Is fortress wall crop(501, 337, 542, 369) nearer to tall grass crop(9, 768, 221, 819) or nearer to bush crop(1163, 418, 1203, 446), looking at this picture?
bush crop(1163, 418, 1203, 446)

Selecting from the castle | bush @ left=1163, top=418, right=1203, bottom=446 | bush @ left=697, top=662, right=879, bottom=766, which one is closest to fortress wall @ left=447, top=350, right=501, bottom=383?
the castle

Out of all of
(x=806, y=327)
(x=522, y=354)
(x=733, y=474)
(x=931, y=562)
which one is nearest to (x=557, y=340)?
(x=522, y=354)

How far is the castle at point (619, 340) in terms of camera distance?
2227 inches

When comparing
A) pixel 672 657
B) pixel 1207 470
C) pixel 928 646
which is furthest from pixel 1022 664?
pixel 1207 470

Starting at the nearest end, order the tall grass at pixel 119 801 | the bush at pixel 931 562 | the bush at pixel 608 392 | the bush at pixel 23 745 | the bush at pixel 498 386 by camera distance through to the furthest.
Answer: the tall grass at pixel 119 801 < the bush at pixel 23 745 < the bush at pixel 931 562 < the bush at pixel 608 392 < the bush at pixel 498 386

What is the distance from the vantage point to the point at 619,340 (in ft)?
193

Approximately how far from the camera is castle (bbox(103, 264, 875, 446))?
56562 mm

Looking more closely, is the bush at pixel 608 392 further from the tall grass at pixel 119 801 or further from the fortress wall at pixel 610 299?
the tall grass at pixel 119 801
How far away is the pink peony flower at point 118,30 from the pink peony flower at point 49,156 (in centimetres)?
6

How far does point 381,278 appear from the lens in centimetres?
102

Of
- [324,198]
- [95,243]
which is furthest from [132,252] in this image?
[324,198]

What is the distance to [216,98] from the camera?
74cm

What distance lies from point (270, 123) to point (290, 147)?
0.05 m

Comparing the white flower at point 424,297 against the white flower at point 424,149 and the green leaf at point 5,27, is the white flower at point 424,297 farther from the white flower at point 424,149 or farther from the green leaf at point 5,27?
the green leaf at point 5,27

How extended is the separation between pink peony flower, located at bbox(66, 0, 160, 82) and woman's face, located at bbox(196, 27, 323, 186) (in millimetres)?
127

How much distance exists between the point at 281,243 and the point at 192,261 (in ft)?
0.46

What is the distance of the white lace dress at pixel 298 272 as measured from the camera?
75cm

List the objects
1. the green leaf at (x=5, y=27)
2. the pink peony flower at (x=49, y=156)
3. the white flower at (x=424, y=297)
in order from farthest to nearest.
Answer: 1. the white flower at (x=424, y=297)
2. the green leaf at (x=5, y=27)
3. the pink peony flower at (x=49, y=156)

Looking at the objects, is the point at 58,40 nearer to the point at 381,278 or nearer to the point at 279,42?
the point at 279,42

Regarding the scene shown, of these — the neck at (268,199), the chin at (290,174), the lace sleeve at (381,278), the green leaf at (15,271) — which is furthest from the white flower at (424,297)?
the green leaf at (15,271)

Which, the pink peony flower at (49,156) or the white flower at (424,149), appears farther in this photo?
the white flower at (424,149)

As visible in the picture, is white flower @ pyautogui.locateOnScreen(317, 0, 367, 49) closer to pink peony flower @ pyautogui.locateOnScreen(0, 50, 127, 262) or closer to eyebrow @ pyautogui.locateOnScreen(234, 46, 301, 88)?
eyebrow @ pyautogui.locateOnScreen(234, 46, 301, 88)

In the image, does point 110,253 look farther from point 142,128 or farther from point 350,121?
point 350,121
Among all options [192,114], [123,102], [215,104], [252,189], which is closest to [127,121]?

Exercise directions: Copy out every entry again, exactly as it was given.

Result for this task:
Is fortress wall crop(501, 337, 542, 369) nearer to tall grass crop(9, 768, 221, 819) or nearer to bush crop(1163, 418, 1203, 446), looking at this picture?
bush crop(1163, 418, 1203, 446)

Selecting from the castle | bush @ left=1163, top=418, right=1203, bottom=446 | bush @ left=697, top=662, right=879, bottom=766, which one is closest to fortress wall @ left=447, top=350, right=501, bottom=383?
the castle

Out of all of
(x=806, y=327)
(x=522, y=354)
(x=733, y=474)
(x=931, y=562)
which one is nearest to (x=557, y=340)?
(x=522, y=354)

How far is the castle at point (619, 340) in terms of camera distance?
2227 inches

When comparing
A) pixel 672 657
B) pixel 1207 470
C) pixel 928 646
which is furthest from pixel 1022 664?
pixel 1207 470

Starting at the nearest end, order the tall grass at pixel 119 801 | the bush at pixel 931 562 | the bush at pixel 608 392 | the bush at pixel 23 745 | the bush at pixel 498 386 by camera distance through to the furthest.
Answer: the tall grass at pixel 119 801 < the bush at pixel 23 745 < the bush at pixel 931 562 < the bush at pixel 608 392 < the bush at pixel 498 386

What is the distance from the vantage point to the point at 619,340 (in ft)?
193

Approximately how far from the camera is castle (bbox(103, 264, 875, 446))?
56562 mm

Looking more closely, is the bush at pixel 608 392 further from the tall grass at pixel 119 801 or further from the fortress wall at pixel 610 299?
the tall grass at pixel 119 801
How far away is the pink peony flower at point 118,30 from the pink peony flower at point 49,156 (in centimetres)?
6

How far does point 381,278 appear from the lens in centimetres?
102

Of
- [324,198]
- [95,243]
which is furthest from [132,252] in this image?
[324,198]

What is the distance to [216,98] from the camera?
74cm

What distance lies from point (270, 123) to point (290, 147)?
0.05 m

Comparing the white flower at point 424,297 against the white flower at point 424,149 and the green leaf at point 5,27, is the white flower at point 424,297 farther from the white flower at point 424,149 or farther from the green leaf at point 5,27?
the green leaf at point 5,27

How extended is the separation between pink peony flower, located at bbox(66, 0, 160, 82) and woman's face, located at bbox(196, 27, 323, 186) (in millimetres)?
127

How much distance exists between the point at 281,243 and the point at 192,261 (in ft)?
0.46

What is the distance of the white lace dress at pixel 298 272 as measured from the camera?
75cm

List the objects
1. the green leaf at (x=5, y=27)
2. the pink peony flower at (x=49, y=156)
3. the white flower at (x=424, y=297)
in order from farthest to nearest.
Answer: 1. the white flower at (x=424, y=297)
2. the green leaf at (x=5, y=27)
3. the pink peony flower at (x=49, y=156)

Looking at the objects, is the point at 58,40 nearer to the point at 381,278 or nearer to the point at 279,42?
the point at 279,42

Regarding the scene shown, of these — the neck at (268,199), the chin at (290,174), the lace sleeve at (381,278), the green leaf at (15,271) — which is furthest from the white flower at (424,297)?
the green leaf at (15,271)

Which, the pink peony flower at (49,156) or the white flower at (424,149), appears farther in this photo?
the white flower at (424,149)

As visible in the picture, is white flower @ pyautogui.locateOnScreen(317, 0, 367, 49) closer to pink peony flower @ pyautogui.locateOnScreen(0, 50, 127, 262) or closer to eyebrow @ pyautogui.locateOnScreen(234, 46, 301, 88)?
eyebrow @ pyautogui.locateOnScreen(234, 46, 301, 88)

In the image, does point 110,253 look farther from point 142,128 or farther from point 350,121?
point 350,121
Among all options [192,114], [123,102], [215,104], [252,189], which is closest to [127,121]?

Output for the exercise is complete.